By Bob Stonehill
My first haircut took place in a Sunnyside barber shop located on 48th Street, just south of Skillman Avenue. The event was memorialized in a photo taken by my father, using a 1930's Brownie Kodak camera. As with all recollections, it is hard to separate the actual memories from stories retold over the years, but I swear I can remember the terror I felt and that my screams of fear were genuine. The photo showed me sitting, not in a regular barber's chair but in a chair made to look like a horse (no doubt with reins), designed specifically to distract young children.

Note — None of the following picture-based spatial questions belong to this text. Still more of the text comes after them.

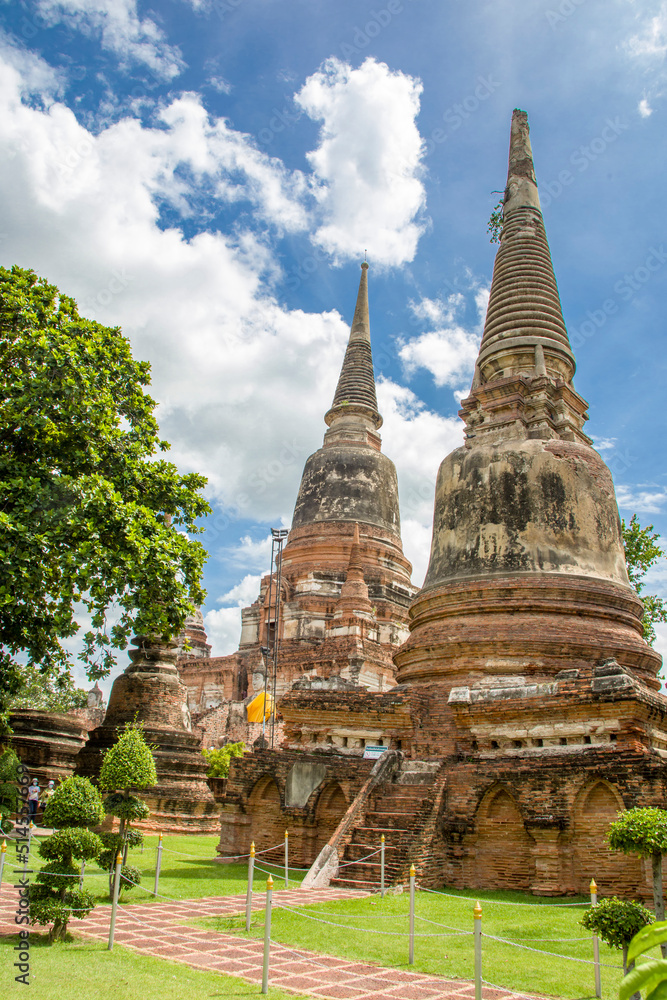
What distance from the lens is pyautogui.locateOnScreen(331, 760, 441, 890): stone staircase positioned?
438 inches

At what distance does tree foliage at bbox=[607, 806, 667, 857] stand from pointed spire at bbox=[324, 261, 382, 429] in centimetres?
3523

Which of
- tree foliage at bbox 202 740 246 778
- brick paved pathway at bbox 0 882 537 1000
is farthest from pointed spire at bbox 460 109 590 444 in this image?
tree foliage at bbox 202 740 246 778

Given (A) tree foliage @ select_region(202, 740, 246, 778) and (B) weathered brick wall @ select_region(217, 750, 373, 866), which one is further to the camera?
(A) tree foliage @ select_region(202, 740, 246, 778)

In later years of my youth, I must have found another shop more convenient. Once, my father brought home a hair clipper, and I was shocked. I later found out that my immediate neighbor, Michael Karp, always had his hair cut with a hair clipper, a bowl placed on his head to give his father a symmetrical guide. After that discussion, I became fascinated by Michael's red hair.
As a married 25 year old and father of a two year old David, I decided to get a haircut in a local Jackson Heights barber shop just east of the Earle Theater on 37th Road. Operated by the "Two Sals," two really nice guys, it quickly developed a following. After a while, they added a third barber who occupied an unused chair. I wanted one of the Sals to cut my hair that day, but only the third "new" barber was available, and I was ushered to the vacant chair. His face looked vaguely familiar. In conversation, he noted that he had once owned his own shop, implying that he had been at one time more than a "third barber," and asked if I was familiar with Sunnyside. As it turned out, he had owned the very shop where I had received my first haircut, along with many others in my youth.
My father Ben had recently passed away, and my mother was still living with my brother Lee at 39-36 46th Street in Sunnyside Gardens. I relieved my mom of some loose old photos and as I searched through the group, I found the original photo of my first haircut. Yes, this new barber was behind me posing in the picture. I couldn't wait for my next haircut to show him the photo.
As I eagerly slid into the third chair, and showed my new friend the old photo, he was quickly overcome with emotion and nostalgia. He asked if he could display the photo. My heart sank with foreboding, but how could I deny this older man a chance to nostalgically revive the feeling of pride his entrepreneurial days had given him. Empathy drove my decision, and I handed over my only record of the event, which he proudly displayed in full view on his mirror.
A few months later in a visit to the Sals’ Shop, with the third chair unoccupied, I inquired about my "new" old friend. He had moved on and my photo was gone forever.